Why Are Those Characteristics Necessary for the Engagement?

This question distinguishes between selection criteria and compensation criteria. An HCP may be uniquely suited to an engagement without that uniqueness justifying a higher rate. If a national-level thought leader in the relevant area could accomplish the same project goals, then the additional characteristics do not support an exception.

What Is the Basis for Concluding the Standard Rate Is Not Appropriate?

This requires more than an assertion. The requestor should be able to explain why the standard methodology produces an inaccurate result for that individual, not simply that the HCP is unwilling to work at the standard rate or that a competitor appears to be paying more.

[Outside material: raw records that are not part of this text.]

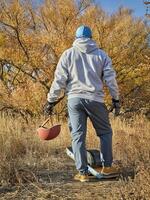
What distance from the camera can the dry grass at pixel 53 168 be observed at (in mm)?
5336

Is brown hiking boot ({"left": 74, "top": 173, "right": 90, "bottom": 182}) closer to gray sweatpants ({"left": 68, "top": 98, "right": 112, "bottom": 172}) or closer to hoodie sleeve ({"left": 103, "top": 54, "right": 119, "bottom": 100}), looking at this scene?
gray sweatpants ({"left": 68, "top": 98, "right": 112, "bottom": 172})

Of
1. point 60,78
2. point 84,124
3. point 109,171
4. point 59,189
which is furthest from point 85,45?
point 59,189

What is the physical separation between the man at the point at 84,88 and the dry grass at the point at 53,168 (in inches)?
18.7

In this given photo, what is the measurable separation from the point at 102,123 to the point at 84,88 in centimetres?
51

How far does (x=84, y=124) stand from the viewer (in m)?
6.31

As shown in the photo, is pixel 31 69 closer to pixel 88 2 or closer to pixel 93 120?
pixel 88 2

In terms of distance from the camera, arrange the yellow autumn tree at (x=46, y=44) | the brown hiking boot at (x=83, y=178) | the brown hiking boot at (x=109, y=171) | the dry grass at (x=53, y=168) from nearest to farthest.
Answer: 1. the dry grass at (x=53, y=168)
2. the brown hiking boot at (x=83, y=178)
3. the brown hiking boot at (x=109, y=171)
4. the yellow autumn tree at (x=46, y=44)

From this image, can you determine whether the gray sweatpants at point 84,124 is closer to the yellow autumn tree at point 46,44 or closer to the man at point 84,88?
the man at point 84,88

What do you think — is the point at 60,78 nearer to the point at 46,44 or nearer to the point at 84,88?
the point at 84,88

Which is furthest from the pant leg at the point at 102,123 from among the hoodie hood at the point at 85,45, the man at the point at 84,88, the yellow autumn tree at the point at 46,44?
the yellow autumn tree at the point at 46,44

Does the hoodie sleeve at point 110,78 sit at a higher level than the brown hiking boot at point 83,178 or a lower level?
higher

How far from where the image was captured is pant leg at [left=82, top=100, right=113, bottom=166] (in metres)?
6.23

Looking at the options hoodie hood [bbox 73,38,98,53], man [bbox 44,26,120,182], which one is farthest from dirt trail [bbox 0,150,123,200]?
hoodie hood [bbox 73,38,98,53]

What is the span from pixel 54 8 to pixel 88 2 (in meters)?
1.32
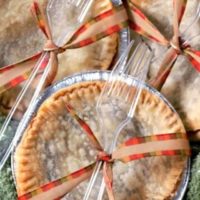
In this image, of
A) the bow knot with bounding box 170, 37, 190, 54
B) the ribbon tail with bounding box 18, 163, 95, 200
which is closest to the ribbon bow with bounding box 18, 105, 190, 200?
the ribbon tail with bounding box 18, 163, 95, 200

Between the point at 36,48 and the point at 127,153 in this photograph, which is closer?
the point at 127,153

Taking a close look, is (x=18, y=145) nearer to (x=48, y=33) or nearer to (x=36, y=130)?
(x=36, y=130)

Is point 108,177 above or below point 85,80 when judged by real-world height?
below

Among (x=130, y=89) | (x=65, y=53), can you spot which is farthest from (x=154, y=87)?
(x=65, y=53)

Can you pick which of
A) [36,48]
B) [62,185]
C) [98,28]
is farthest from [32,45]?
[62,185]

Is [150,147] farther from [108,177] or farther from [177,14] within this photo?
[177,14]

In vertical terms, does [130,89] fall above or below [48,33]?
below
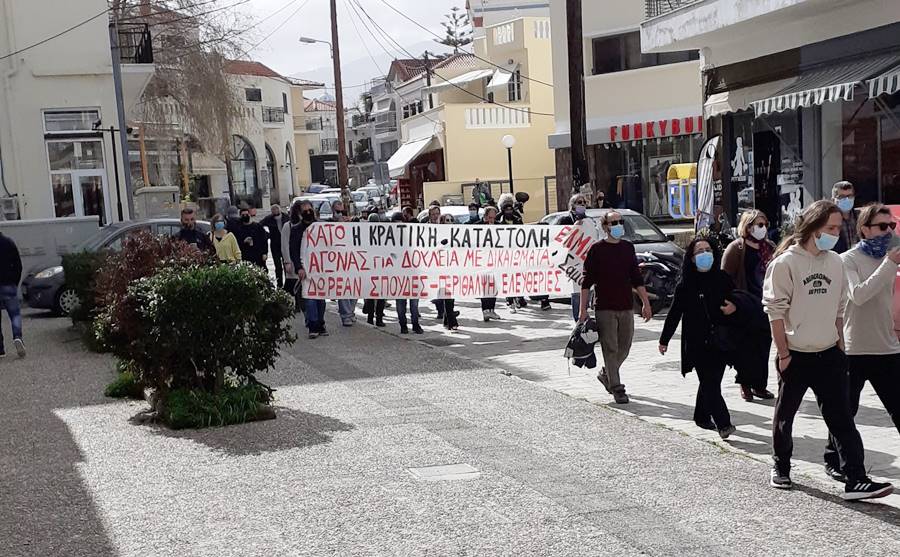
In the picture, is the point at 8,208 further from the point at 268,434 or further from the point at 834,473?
the point at 834,473

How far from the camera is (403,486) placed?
7.07m

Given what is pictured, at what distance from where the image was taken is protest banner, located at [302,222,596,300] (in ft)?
51.0

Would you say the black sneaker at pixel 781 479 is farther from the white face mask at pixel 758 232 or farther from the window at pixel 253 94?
the window at pixel 253 94

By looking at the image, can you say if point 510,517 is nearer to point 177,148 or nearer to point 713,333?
point 713,333

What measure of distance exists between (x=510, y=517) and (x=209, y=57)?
31.2 metres

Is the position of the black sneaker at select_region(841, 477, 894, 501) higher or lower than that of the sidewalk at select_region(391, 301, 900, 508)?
higher

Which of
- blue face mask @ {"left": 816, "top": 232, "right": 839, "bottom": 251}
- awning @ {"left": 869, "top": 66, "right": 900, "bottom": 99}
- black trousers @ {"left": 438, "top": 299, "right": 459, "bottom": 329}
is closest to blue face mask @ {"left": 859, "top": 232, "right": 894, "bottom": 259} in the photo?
blue face mask @ {"left": 816, "top": 232, "right": 839, "bottom": 251}

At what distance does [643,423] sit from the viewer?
29.6ft

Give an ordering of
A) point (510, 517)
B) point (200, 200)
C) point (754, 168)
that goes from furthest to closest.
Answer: point (200, 200), point (754, 168), point (510, 517)

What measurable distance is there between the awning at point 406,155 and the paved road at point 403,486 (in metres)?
37.5

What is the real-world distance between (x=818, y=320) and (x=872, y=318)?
0.62 meters

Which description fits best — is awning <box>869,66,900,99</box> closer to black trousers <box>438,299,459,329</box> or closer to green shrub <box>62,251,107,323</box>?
black trousers <box>438,299,459,329</box>

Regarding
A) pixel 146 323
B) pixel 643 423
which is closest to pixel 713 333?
pixel 643 423

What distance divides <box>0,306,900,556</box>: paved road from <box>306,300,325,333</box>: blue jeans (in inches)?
177
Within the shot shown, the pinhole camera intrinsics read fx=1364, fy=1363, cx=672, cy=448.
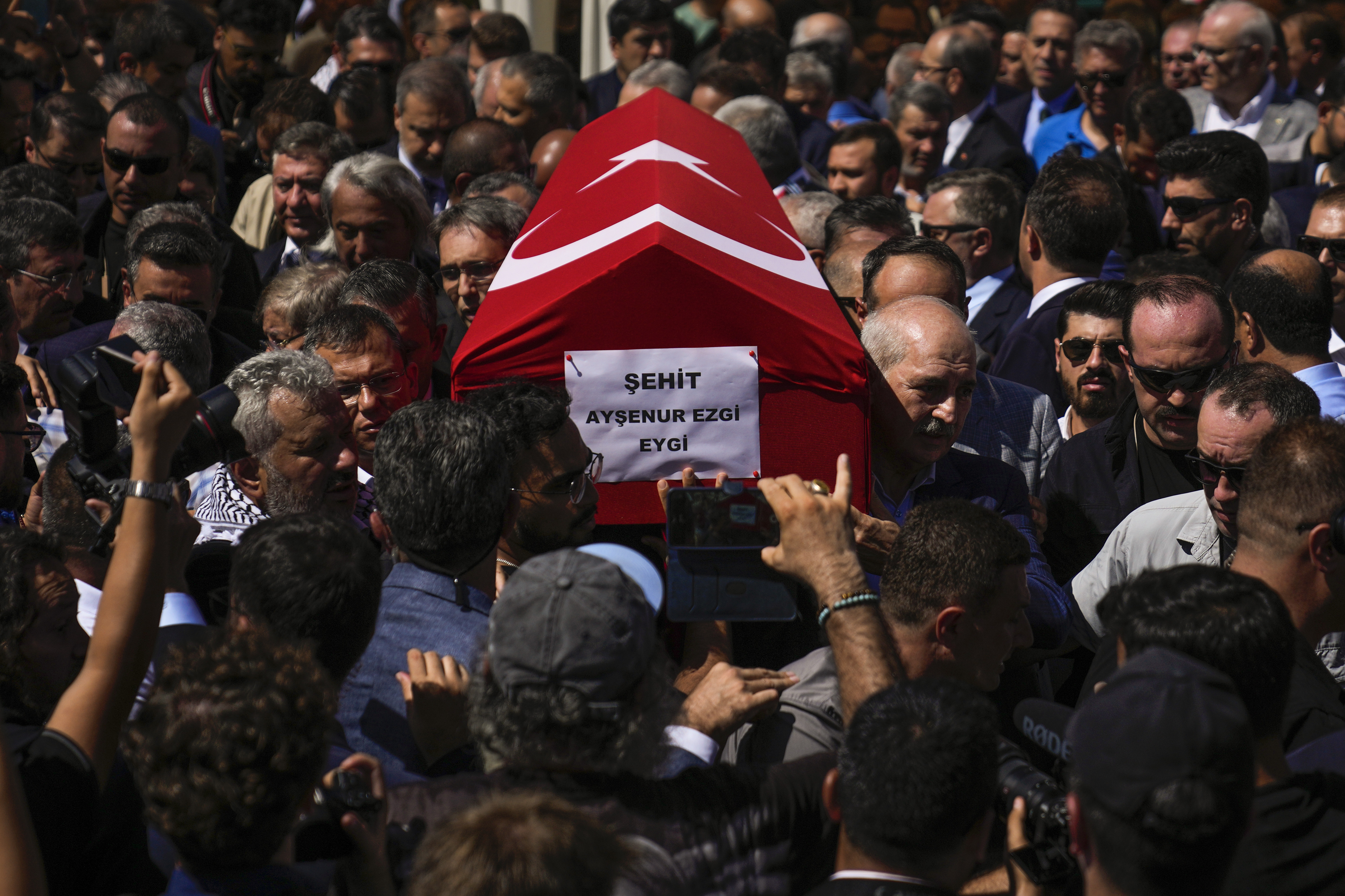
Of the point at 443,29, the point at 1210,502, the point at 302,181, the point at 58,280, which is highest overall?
the point at 443,29

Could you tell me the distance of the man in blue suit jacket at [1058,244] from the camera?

Supporting that analysis requires additional documentation. This includes whether similar HCPs have been approached at standard rates, how the requested rate was developed, and whether any negotiation took place. A rate that was never negotiated and simply reflects what was requested does not carry the evidentiary weight needed to support an exception.

Why Documentation Requirements Are More Demanding, Not Less

There is sometimes an assumption that exception approvals represent a relaxation of compliance requirements. The opposite is true. Because an exception involves determining that a higher rate reflects FMV for a specific individual, the evidentiary standard is necessarily higher than for a standard engagement. Standard rates are supported by the methodology itself, including the objective data and consistent application that underpin the framework. An exception rate has no such structural support. It must stand on its own, and the documentation must be sufficient to withstand scrutiny on that basis alone. Regulatory review of a specific arrangement, or of exception patterns across a company, will focus on whether that documentation is adequate and whether approvals reflect genuine FMV determinations rather than accommodation of business pressure.

The practical implication is clear. Exceptions should be rare, evaluated with rigor, and documented in a way that makes the reasoning transparent and defensible. An exception process that is easy to invoke and easier to approve is not a safeguard. It is a vulnerability.